But this dp is still O(N2⋅K). We can optimize this dp, coming to dp[i][j]=dp[i−1][j−1]+dp[i−2][j−1]+dp[i−1][j]. pre-compute this dp for all 1≤n,k≤1000, and we can for fixed N,K sum up all values dp[i][K],K i≤N.
Why? How? Where did this derivation come from?
What I mean to point out is, dont you think its highly weird to just write the recurrence here as “we can optimize this to ___” and skip the part of how we got that? No offence, but I feel skipping of that part shouldnt be done.
This can also be solved fully using divide and conquer with Dynamic programming.
Direction of this approach:-
Break the 2 * n matrix into two halves. Now, (number of ways to fill k bricks in 2 * n matrix) will be equal to (number of ways to fill 0 brick in left half) * (number of ways to fill k tiles in right half) + (number of ways to fill 1 brick in left half) * (number of ways to fill k-1 brick in right half) + …other terms.
Let f(n, k) denote the answer then we have the recurrence
f(n, k) - f(n - 1, k) = f(n -1, k - 1) + f(n -1, k - 2)
Now f(n, 1) = 2n, which is linear, which implies that f(n, 2) must be quadratic, which implies that f(n, 3) must be cubic and so on…
So for fixed k, f(n, k) will be a kth degree polynomial in n, and therefore i precomputed f(n, k) for n, k upto 2000 and then I answered queries in O(n) using Lagrange Interpolation.
Now, consider the number of i length strings consisting of only a/b′s and the number of positions j where a character equals its previous character. We can store this in f(i,j),
f(1,0)=a,b=2
f(i,j)=f(i−1,j)+f(i−1,j−1)
Number of ways = (Number of ways of forming i non-empty groups of k columns) * (Number of ways of placing this i groups around n-k columns) for i=1,2,3…k
Number of ways of forming i groups of k columns = (Number of ways of distributing k objects into i groups) * (2^i)
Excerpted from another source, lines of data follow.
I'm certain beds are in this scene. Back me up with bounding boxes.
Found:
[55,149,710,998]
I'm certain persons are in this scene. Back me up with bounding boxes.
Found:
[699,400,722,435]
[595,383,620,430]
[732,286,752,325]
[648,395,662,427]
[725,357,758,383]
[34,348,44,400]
where in each group alternate bricks of row 1,2 are selected and each group can have two orientation (either first brick is from first row or second)
Thus, Number of ways = sum( (k-1)C(i-1) * 2^i * (n-k+1)C(i) ) for i=1,2,…k
Solved in O(K). The new bricks are arranged in a number of contiguous groups, between 1 and K such groups. For any one such value g of the number of groups, there will be \binom{k-1}{g-1} ways of splitting up the new bricks and \binom{n-k+1}{g} of inserting those groups into the path. Each group can be laid 2 ways of course, left- or right-hand start, so there is also a factor of 2^g.
Then iterate from g=1 up to g=k (or g=n-k+1 if smaller), updating the binomial coefficients stepwise rather than recalculating, using modular inverses up to 1000 which are precalculated.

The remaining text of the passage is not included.